La provocazione nell'arte fra la censura e pubblicità
Le autorità politiche del Regno Unito e della Germania ancora oggi non apprezzano l'audacia dell'espressionista viennese Egon Schiele.
Il confine sottile fra la strana censura moderna e la pubblicità
Lo Stato austriaco e l'Ufficio del turismo di Vienna avevano voluto annunciare la mostra centenaria sui muri di grandi edifici, sugli autobus e sui muri delle metropolitane di Londra, Berlino e altre città.
Ma i manifesti vennero presto bollati come "troppo audaci", un educato eufemismo che in bocca a un politico di solito significa "disgustoso" e, in particolare, il sindaco di Londra parlò di "pornografia”.
I manifesti vennero poi esposti coperti nei punti “caldi” da scritte che, alla fine, si rivelarono efficaci dal punto di vista pubblicitario.
Questo piccolo scandalo, che di certo non ha danneggiato né danneggerà le carriere politiche di nessuno, ha fatto tornare in auge il motto "Ad ogni tempo la sua arte, ad ogni arte la sua libertà". È circolato nei social dove è stato prontamente polverizzato in mille convinte condivisioni e poi dimenticato e sostituito dalla successiva giusta causa.
La direzione di Ifema, gestore dell’area dove si è svolta ARCO la fiera internazionale dell’arte, ha chiesto alla gallerista Helga de Alvear di rimuovere ventiquattro fotografie per "evitare le controversie".
Il lavoro in questione è quello dell’artista Santiago Sierra intitolato Prigionieri politici nella Spagna contemporanea, il cui soggetto è una serie di ventiquattro ritratti pixelizzati di altrettanti personaggi riconoscibili in alcune delle loro caratteristiche seppure sfocate, ma soprattutto dai testi che li accompagnavano.
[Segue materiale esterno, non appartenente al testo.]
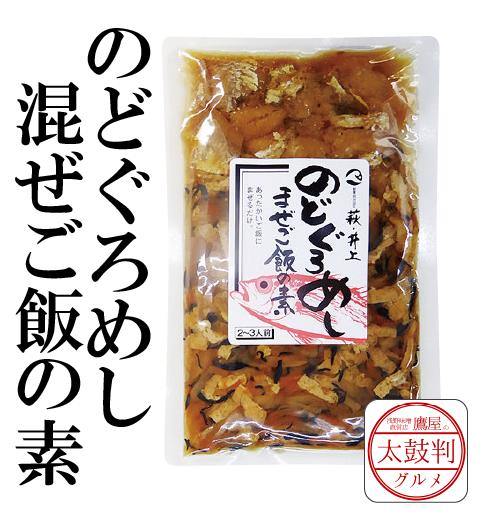 【鷹屋の太鼓判】のどぐろめし 混ぜご飯の素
Tra questi, Oriol Junqueras, Jordi Sànchez indipendentisti della Catalogna arrestati dopo un’azione molto decisa del Governo spagnolo.
La rimozione delle foto ha, inutile dirlo, provocato molte polemiche tanto che è stato chiesto alla gallerista di rimetterle al suo posto, con le scuse di qualcuno, con i “io non lo sapevo” di altri e con “abbiamo pensato a non irritare i visitatori”. Gli autori di quest'ultima dichiarazione sono davvero una strana categoria.
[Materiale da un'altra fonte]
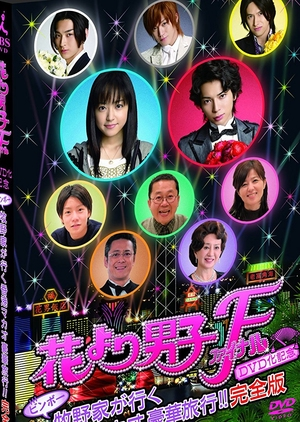 Hana Yori Dango Special Final 2008 (Japan)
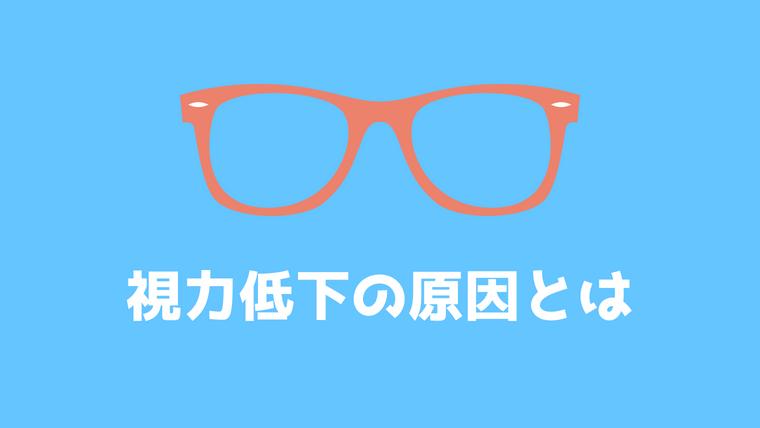 視力低下の原因とは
Appartengono a quella classe di persone che interpretano i desideri espressi nel mainstream e cercano di agire di conseguenza, spesso sottoponendosi ad autocensure nel linguaggio, ma, ancora più grave, sottoponendo tutti (quando hanno un potere decisionale) alla privazione di poter conoscere, imparare, decidere e tutto per... quieto vivere, diciamo così.
Meriterebbero un’analisi più approfondita, ma probabilmente occorrerebbe anche il supporto di un psichiatra.
Guardando, invece, a Santiago Sierra, che di certo non ha mai provato le resistenze che trovò invece Egon Schiele, non è stato certamente danneggiato dalla censura. Così mentre l’autriaco finì in prigione per la sua arte, lo spagnolo, parola della gallerista, ha venduto, e bene, la sua opera.
L’artista concettuale spagnolo, con una laurea in marketing, non è nuovo ad azioni polemiche. La più eclatante lo ha visto rispedire al mittente, nel caso era il ministro della cultura, un premio di 30.000 euro sostenendo che l’arte era libera e i premi si davano ai migliori impiegati.
Rimane da capire come mai Santiago Sierra avesse in precedenza accettato commissioni dallo Stato spagnolo e conoscere l’impiegato che ha ricevuto un premio di quella cifra.
Ma cos'è questa strana censura moderna che spesso ottiene risultati opposti a quelli che si prefigge?
Un altro aspetto di queste polemiche è che solitamente fanno scomparire dai giornali e telegiornali (e sì, anche dai social) tutte le altre notizie. Scompaiono indagini di corruzione, problemi sociali, politiche di occupazione fallimentare, rimangono, quelli sì, gli omicidi efferati e gli attentati terroristici in altri Paesi.
Fariña, il saggio del giornalista di El País Nacho Carretero sul traffico di droga galiziano negli anni '80 e '90, è esploso nel mercato dell'usato dopo che un giudice ne ordinò il sequestro del libro lo scorso 14 febbraio, come misura precauzionale.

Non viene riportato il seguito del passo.